As a certified Sound Therapy Practitioner, you host Sound Baths, which you describe as a “deeply immersive journey into sound.” Can you elaborate more on what transpires in a Sound Bath? How do these sessions help inspire you as a musician?
A Sound Bath is an experience of vibration. It is an improvised concert in which various resonant instruments are played, including, but not limited to, crystal and Himalayan singing bowls, gongs, tuning forks, and voice. The term “Sound Bath” is used because you are “bathed” in the vibrations, or sound waves, of the instruments. During a typical Sound Bath, participants lie on the floor or in a comfortable position, and just take in the sounds.
Like meditation, a Sound Bath can help to establish a state of resonance and attunement with the self, enhance your state of presence and self-awareness, as well as your ability to listen and gain attention to a greater level of details. Benefits can include increased relaxation, better sleep, balanced energy levels, and a decrease in stress and anxiety. Sound affects us on all levels: spiritual, mental, emotional, and physical, and can bring balance to us in ways we might not realize are possible. I think that could be inspiration enough for anyone!
What type of yoga do you practice? How is sound a part of yoga?
I practice and teach Hatha and Vinyasa yoga. Sound is very often a part of this practice. Whether or not people have practiced yoga, they are most likely familiar with Om (Aum), the most basic mantra, which in Hinduism is known to be the source of all mantras. Om is believed to be the primordial or the ‘first’ sound of the universe generated by the cosmic vibration that resulted in all creation (think Big Bang). Just like our thoughts, words are a form of energy, which is evident in their palpable frequency and vibrations. Words carry within them seeds of creation; when chanted, sounded and repeated they can be a powerful force.
You mentioned you have been playing music your entire life. Was there a specific moment or person who inspired you to start playing?

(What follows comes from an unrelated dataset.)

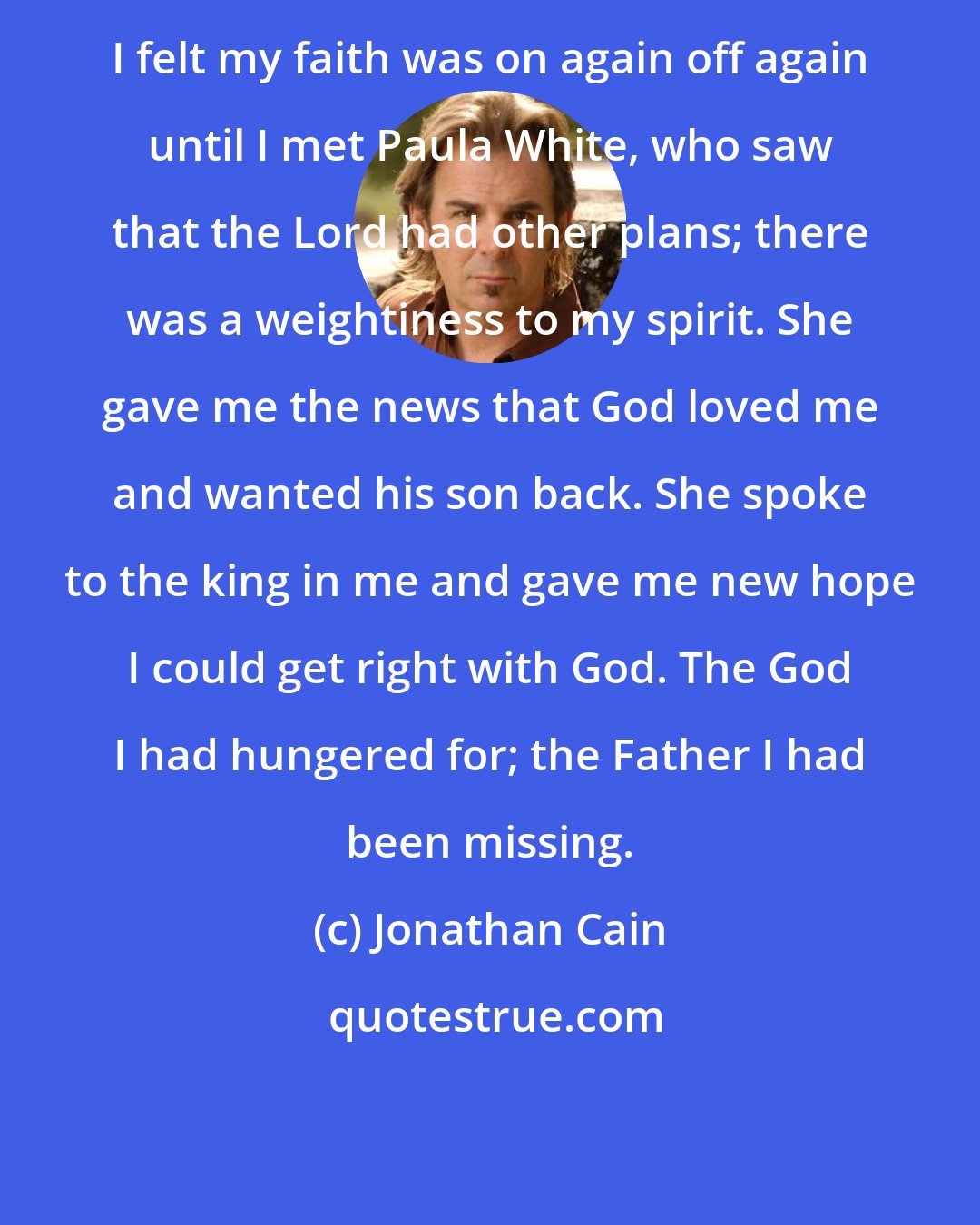 Jonathan Cain: I felt my faith was on again off again until I met Paula White, who saw that the Lord had other plans; there was a weightiness to my spirit. She gave me the news that God loved me and wanted his son back. She spoke to the king in me and gave me new hope I could get right with God. The God I had hungered for; the Father I had been missing.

One of my earliest musical memories is singing doo-wop to 101.1 CBS FM with my mom. Both my parents were always singing in choirs and plays, not professionally but for the pure joy and fun of it. For that very reason, they are my biggest musical inspirations.

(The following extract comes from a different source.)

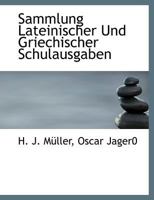 Sammlung Lateinischer Und Griechischer Schulausgaben 1140205889 Book Cover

I know you love collaboration and have often told me that the more people involved the better the experience. Is there a particular collaboration that sticks out in your memory?
Of course that would have to be Peculiar Gentlemen. I sang with those guys for over 8 years, playing all over NYC and the world. Those experiences will stick with me forever.
What projects are you working on currently?
I’m mostly working on incorporating yoga and sound. I host a monthly Sound Bath at Twisted Trunk Yoga. The next one is March 14th with Basia Blaska. I also offer weekly yoga classes there with live music/sound meditation called ‘Recharge+Restore’. I lead a quarterly workshop called ‘Healing with Restorative Yoga, Reiki & Sound’ with Abby Paloma—the next one is March 29th. And I’ll be providing sound accompaniment for Elena Brower’s Sacred Saturday yoga class at ABC Carpet & Home, coming up on March 7th!
I am also featured on the new Phaze Future EP, The Gift, which you can listen to now on SoundCloud.